# PROVIDED PASSAGE
— START —
As a frustrated engineer, or at least as somebody who has known a few, I’ve seen this happen over and over again, and I often found myself asking this very question. What if we could “have our cake and eat it”? What if it was possible to quickly deliver the data warehouse without racking up mountains of technical debt, or at the very least creating technical debt that is much easier to digest? Wouldn’t that be something? And so HOOK was conceived.

As you will see, there is nothing new or revolutionary about the HOOK approach. If you have worked in and around the Data and Analytics space in the past few decades, you will be familiar with Ralph Kimball’s Dimensional modelling or Dan Linstedt’s Data Vault. These methodologies have been applied to the data warehouse with varying degrees of success. As you will see while reading this book, HOOK borrows heavily from their work. If you are comfortable with star schema or hub and spoke designs, then you’ll be right at home with HOOK. However, you will see that HOOK takes a slightly different approach.

Before delving into the WHAT and HOW of the HOOK approach, we need to understand WHY we need it.

What is a Data Warehouse?

Data Warehousing is not a new thing; Bill Inmon, widely regarded as the father of the data warehouse, coined the term back in the 1980s, and you would have thought that we would have figured it out by now. Yet, every day, we read stories of projects going off the rails: late delivery, budget overruns and solutions that are not fit for purpose. It keeps happening.

I have a theory about why this happens, but before we get into that, we should probably make sure we have a common understanding of what we mean by “Data Warehouse”.

The title of this book is “The Hook Cookbook: Data Warehousing Made Simple”, so we should be clear on what we mean by a “Data Warehouse”. I’m sure you will have some notion of what a data warehouse is, but can you define it?

Bill Inmon, widely regarded as the father of the Data Warehouse, originally came up with this definition.

“A data warehouse is a subject-oriented, integrated, time-variant and non-volatile collection of data in support of management’s decision-making process.”
— END —
# EXERCISE A
Tally the lines in the records that contain the word "water", and reply with only that number.

# GIVEN RECORDS
— START —
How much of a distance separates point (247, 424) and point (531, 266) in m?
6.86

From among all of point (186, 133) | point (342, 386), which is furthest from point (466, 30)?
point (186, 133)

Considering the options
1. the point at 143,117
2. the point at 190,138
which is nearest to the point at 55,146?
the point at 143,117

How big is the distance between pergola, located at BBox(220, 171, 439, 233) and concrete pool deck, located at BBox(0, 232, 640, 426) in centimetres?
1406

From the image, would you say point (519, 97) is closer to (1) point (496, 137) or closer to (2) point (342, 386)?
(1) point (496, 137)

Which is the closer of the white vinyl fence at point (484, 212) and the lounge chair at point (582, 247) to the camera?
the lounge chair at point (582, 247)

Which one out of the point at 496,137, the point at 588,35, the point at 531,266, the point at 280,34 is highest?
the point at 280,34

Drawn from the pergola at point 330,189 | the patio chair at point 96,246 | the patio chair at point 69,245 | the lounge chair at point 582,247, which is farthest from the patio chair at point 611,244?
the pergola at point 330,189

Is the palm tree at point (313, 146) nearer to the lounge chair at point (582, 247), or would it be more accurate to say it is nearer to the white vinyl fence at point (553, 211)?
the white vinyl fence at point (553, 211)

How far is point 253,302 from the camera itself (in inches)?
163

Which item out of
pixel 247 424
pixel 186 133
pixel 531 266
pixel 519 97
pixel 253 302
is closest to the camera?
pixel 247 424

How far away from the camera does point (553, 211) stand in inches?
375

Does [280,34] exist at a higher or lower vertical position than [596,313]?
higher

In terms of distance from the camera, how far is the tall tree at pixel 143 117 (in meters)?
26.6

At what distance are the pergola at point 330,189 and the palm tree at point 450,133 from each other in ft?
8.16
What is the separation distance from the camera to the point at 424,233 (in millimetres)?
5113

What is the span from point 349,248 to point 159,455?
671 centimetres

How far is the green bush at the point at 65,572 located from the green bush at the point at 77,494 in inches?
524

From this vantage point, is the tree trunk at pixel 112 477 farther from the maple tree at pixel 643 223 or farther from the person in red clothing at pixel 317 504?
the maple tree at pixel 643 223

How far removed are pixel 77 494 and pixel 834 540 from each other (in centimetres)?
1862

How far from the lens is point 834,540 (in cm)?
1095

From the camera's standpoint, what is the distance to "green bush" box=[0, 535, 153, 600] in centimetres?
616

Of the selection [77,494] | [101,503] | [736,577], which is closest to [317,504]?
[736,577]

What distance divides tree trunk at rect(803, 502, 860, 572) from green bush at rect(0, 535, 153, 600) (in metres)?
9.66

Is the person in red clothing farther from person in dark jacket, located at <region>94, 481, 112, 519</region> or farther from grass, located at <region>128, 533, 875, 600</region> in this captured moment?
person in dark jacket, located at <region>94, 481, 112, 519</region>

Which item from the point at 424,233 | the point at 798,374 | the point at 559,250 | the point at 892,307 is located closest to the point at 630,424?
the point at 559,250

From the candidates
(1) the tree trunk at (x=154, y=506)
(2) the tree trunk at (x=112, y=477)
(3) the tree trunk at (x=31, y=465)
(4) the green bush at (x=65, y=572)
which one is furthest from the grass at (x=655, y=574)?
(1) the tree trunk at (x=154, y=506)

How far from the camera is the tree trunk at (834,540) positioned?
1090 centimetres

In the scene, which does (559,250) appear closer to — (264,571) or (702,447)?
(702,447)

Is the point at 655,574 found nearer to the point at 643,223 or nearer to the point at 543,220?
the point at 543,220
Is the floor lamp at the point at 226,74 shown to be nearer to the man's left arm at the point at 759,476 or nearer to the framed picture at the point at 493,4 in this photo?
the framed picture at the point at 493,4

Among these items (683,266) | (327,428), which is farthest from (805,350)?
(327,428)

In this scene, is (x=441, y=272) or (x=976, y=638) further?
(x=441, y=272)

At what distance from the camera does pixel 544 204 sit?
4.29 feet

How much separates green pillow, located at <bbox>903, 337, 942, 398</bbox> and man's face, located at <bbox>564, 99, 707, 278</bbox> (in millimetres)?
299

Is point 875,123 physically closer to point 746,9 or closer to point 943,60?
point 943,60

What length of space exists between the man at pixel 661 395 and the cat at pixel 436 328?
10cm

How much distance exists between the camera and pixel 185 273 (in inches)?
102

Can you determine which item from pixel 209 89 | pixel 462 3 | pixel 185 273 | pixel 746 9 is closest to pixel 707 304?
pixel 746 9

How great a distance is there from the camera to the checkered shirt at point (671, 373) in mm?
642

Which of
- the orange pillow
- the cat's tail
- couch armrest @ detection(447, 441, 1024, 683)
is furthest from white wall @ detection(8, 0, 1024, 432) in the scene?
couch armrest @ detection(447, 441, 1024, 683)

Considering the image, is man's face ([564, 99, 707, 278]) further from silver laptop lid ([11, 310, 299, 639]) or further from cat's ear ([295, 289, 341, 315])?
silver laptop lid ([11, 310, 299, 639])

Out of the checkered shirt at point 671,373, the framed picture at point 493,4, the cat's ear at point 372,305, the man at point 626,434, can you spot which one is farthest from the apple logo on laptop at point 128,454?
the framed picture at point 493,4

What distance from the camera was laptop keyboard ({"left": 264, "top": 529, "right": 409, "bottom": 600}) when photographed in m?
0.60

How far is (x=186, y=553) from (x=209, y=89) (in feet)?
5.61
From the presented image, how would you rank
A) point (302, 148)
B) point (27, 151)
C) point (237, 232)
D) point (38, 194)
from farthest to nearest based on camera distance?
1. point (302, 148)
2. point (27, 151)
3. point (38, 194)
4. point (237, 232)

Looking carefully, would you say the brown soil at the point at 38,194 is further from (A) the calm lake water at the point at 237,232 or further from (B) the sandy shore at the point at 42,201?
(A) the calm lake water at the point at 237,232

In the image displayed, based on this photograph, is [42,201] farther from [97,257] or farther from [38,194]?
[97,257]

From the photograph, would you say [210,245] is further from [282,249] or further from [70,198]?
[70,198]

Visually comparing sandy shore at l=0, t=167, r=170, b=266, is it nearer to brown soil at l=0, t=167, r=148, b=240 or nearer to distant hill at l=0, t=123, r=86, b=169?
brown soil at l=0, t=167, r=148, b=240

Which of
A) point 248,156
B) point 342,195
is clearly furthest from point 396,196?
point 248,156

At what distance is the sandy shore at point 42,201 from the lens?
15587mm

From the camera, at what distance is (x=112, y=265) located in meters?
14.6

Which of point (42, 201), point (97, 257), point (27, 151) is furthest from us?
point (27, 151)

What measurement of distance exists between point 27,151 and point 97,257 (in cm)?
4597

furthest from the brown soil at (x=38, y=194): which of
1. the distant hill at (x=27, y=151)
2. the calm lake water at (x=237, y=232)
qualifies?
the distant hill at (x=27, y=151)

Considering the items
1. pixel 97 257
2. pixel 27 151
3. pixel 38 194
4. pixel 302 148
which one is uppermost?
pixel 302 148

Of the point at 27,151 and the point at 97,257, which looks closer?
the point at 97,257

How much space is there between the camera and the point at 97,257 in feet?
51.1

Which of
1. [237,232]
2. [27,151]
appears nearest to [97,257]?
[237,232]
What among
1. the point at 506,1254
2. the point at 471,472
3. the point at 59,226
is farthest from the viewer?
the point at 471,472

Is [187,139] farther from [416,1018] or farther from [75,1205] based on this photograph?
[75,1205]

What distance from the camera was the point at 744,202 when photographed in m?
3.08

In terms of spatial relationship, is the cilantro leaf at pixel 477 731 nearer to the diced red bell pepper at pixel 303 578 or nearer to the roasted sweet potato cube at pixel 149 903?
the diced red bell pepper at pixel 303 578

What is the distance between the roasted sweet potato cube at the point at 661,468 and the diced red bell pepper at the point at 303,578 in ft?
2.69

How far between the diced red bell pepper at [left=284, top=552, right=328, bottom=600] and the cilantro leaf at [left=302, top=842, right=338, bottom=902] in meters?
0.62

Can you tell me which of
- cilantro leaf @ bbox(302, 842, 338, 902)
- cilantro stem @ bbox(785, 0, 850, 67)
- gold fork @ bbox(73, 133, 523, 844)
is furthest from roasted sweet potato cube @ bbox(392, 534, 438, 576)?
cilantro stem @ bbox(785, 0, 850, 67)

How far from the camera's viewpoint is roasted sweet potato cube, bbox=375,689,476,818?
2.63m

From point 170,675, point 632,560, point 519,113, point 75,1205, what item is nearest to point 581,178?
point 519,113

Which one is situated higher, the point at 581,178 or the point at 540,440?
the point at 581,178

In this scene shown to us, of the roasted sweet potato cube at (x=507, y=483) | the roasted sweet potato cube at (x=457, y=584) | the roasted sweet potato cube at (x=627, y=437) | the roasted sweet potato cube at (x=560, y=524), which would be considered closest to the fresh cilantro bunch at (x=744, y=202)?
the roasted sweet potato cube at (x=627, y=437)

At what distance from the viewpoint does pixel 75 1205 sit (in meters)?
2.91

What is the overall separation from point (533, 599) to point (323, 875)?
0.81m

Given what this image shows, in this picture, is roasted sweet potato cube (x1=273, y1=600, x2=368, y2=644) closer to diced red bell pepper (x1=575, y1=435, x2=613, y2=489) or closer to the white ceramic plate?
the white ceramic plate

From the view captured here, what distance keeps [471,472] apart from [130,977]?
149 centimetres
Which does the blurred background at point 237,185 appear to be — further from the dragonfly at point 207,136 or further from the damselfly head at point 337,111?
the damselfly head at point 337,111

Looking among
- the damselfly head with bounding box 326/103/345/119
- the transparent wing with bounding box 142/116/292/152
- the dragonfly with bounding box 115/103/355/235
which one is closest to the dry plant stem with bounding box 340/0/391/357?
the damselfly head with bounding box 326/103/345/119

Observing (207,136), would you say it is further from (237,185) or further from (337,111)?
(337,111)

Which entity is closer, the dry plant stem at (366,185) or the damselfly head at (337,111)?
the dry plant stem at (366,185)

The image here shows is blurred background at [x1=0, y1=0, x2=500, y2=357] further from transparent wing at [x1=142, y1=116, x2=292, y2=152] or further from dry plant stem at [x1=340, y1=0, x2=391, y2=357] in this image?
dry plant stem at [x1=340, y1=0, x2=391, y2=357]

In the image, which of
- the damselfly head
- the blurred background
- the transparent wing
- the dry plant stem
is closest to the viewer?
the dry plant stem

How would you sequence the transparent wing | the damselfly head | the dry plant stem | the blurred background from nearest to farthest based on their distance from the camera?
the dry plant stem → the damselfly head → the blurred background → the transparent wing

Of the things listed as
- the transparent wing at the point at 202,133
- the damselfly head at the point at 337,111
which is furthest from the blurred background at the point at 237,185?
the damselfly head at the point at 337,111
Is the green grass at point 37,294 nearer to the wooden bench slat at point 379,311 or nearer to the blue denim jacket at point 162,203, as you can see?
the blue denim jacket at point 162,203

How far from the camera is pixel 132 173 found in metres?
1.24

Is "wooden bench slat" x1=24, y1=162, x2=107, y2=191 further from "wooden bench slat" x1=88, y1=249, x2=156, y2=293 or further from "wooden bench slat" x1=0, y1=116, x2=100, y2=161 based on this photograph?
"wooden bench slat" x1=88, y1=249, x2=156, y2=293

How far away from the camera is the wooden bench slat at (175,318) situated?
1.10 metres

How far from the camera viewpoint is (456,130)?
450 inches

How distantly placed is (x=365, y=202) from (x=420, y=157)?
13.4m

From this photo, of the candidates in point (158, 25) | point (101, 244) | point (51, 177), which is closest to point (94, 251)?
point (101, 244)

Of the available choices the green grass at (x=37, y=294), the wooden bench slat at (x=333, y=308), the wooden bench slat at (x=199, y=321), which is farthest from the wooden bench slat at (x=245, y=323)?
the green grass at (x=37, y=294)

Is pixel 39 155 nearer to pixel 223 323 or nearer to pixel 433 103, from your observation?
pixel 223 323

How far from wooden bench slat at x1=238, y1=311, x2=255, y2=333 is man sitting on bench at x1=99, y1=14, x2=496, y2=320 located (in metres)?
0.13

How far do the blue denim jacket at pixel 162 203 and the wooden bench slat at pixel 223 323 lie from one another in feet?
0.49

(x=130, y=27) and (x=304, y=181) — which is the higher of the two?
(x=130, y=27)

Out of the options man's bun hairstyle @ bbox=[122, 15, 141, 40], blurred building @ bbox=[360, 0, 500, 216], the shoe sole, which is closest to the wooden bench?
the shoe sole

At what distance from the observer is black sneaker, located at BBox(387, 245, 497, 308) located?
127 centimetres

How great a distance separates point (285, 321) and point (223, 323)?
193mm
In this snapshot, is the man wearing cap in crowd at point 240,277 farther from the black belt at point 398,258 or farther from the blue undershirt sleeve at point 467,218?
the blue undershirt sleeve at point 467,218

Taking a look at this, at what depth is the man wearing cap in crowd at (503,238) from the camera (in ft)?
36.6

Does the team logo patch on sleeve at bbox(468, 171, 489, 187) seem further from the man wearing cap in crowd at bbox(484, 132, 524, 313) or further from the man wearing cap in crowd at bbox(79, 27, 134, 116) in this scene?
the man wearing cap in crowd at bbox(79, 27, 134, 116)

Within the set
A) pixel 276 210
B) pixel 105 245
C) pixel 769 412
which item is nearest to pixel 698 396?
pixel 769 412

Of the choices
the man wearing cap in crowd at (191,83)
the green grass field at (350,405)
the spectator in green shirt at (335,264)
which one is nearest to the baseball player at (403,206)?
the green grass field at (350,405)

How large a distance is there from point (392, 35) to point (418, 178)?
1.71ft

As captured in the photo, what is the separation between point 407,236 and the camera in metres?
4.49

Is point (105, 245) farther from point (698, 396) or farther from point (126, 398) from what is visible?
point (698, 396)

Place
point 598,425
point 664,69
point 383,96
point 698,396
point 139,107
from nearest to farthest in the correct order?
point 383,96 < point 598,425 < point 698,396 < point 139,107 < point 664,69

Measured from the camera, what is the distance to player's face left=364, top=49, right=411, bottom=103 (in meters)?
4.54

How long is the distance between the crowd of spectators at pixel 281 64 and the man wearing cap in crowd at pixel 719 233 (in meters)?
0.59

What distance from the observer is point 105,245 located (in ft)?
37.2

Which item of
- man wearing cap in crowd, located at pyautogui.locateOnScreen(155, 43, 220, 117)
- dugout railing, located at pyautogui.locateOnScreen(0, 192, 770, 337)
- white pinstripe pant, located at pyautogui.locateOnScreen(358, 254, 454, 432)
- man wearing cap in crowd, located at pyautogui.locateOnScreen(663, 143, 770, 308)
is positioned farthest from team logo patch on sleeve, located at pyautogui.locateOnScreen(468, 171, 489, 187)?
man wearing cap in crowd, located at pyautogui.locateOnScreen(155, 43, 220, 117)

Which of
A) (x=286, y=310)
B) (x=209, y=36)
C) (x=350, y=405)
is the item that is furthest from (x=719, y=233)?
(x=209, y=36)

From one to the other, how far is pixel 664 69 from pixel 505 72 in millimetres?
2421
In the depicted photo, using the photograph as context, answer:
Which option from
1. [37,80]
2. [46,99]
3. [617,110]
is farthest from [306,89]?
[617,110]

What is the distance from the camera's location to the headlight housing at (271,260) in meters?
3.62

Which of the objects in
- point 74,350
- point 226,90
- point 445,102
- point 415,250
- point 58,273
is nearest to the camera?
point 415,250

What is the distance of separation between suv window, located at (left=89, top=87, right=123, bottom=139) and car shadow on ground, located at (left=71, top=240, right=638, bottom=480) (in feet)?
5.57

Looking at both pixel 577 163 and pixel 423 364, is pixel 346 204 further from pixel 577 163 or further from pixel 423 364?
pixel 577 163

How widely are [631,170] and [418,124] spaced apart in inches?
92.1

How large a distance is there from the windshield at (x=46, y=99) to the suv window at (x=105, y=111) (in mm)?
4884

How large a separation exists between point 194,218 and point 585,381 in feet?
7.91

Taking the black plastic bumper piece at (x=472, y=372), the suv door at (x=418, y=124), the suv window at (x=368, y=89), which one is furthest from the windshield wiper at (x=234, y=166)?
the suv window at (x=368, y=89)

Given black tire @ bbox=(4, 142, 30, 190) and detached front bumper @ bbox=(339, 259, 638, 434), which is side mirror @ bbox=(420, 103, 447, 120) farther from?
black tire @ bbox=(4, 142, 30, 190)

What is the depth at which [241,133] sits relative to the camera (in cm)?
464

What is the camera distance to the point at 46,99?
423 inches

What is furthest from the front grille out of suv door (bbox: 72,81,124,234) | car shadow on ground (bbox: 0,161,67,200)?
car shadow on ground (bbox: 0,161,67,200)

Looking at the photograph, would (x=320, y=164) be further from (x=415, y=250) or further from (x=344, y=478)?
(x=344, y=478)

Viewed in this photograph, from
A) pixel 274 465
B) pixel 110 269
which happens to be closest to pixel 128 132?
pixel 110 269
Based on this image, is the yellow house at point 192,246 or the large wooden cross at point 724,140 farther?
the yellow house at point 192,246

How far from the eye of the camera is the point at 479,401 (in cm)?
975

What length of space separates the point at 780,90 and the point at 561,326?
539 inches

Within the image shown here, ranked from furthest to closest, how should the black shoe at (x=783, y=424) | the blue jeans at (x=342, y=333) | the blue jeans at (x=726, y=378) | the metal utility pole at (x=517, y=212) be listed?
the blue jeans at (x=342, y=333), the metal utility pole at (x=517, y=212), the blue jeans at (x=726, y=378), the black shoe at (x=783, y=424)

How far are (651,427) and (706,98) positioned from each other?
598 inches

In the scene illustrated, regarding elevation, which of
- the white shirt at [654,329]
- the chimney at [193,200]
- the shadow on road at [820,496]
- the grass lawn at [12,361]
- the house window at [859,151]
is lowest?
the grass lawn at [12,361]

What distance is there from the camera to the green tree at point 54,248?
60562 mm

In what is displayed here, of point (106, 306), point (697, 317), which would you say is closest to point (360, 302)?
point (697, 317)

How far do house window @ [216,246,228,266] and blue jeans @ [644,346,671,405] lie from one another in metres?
— END —
# EXERCISE B
Write the next part of the passage on data warehousing and the HOOK approach, picking up right after its final sentence.

# OUTPUT A
3

# OUTPUT B
~ W.H. Inmon circa 1990

Inmon has since revised this definition, largely in response to the growing popularity of the Data Vault.

“A data warehouse is a subject-oriented, integrated (by business key), time-variant and non-volatile collection of data in support of management’s decision-making process, and/or in support of auditability as a system-of-record.”
~ W.H. Inmon (circa 2018)

Of course, other definitions exist. In the 1990s, Ralph Kimball introduced dimensional modelling as an approach to data warehousing, focussing more on making enterprise data easier to access and query.

“A data warehouse is a copy of transaction data specifically structured for query and analysis.”
~Ralph Kimball

Kimball’s definition is valid, but for me, the Inmon definition, particularly the revised version, is more robust. But I will point out that the two definitions are not mutually exclusive, which I will touch upon later in the book.

Of these two definitions, I prefer Inmon’s, particularly the 2018 revised version, and it is the definition I have kept in mind while developing Hook.

I have highlighted four terms in this definition, which I call the Inmon Criteria[1]. I will revisit these criteria in Chapter 1 (Architecture) to demonstrate which parts of the architecture HOOK targets. So what do each of the criteria mean?

Subject Oriented

It depends on what you mean by “Subject”, but the essence of this criterion is data within the data warehouse should be organised around the Business vocabulary. We want to use business terminology, not the terminology used within the originating source system. For example, an HR system may refer to employees as clients. The term client might have no meaning to the Business, so why use it within the data warehouse?

Integrated

All too often, data loaded into the data warehouse remains aligned to the originating source system, which leads to siloes of data that are difficult to navigate. Data relating to a business concept, such as Customer, might be found in more than one source system. Can we easily answer the question, “Where is my Customer data?” We need to integrate the data from all source systems so that all customer data is logically (sometimes physically) grouped within the data warehouse. According to Inmon, integration implies that the data is transformed into common structures. Transformation of data is not strictly part of a HOOK Warehouse as we will see later, but it does make provision for it.

Time-variant

Whereas an operational system will maintain an “as-current” view of its data, the data warehouse should provide a historical record of all events. The data warehouse will record any changes from the source system (if provided) as new data. You can think of the data warehouse as providing a fossil record of the business’ activities.

Non-volatile

As with fossil records (and putting religious arguments to one side), we cannot change historical data. We must chronicle the facts as they occurred. Once recorded, we can never change them. And so it is with the data warehouse. Once we have stored the data, we cannot change it. The data is immutable. However, data within source systems are updated frequently, so the data warehouse has the responsibility to record those changes as new facts whilst retaining previous versions of the data. Therefore, the data warehouse provides a full audit of events[2]. How we interpret that historical record is a different matter.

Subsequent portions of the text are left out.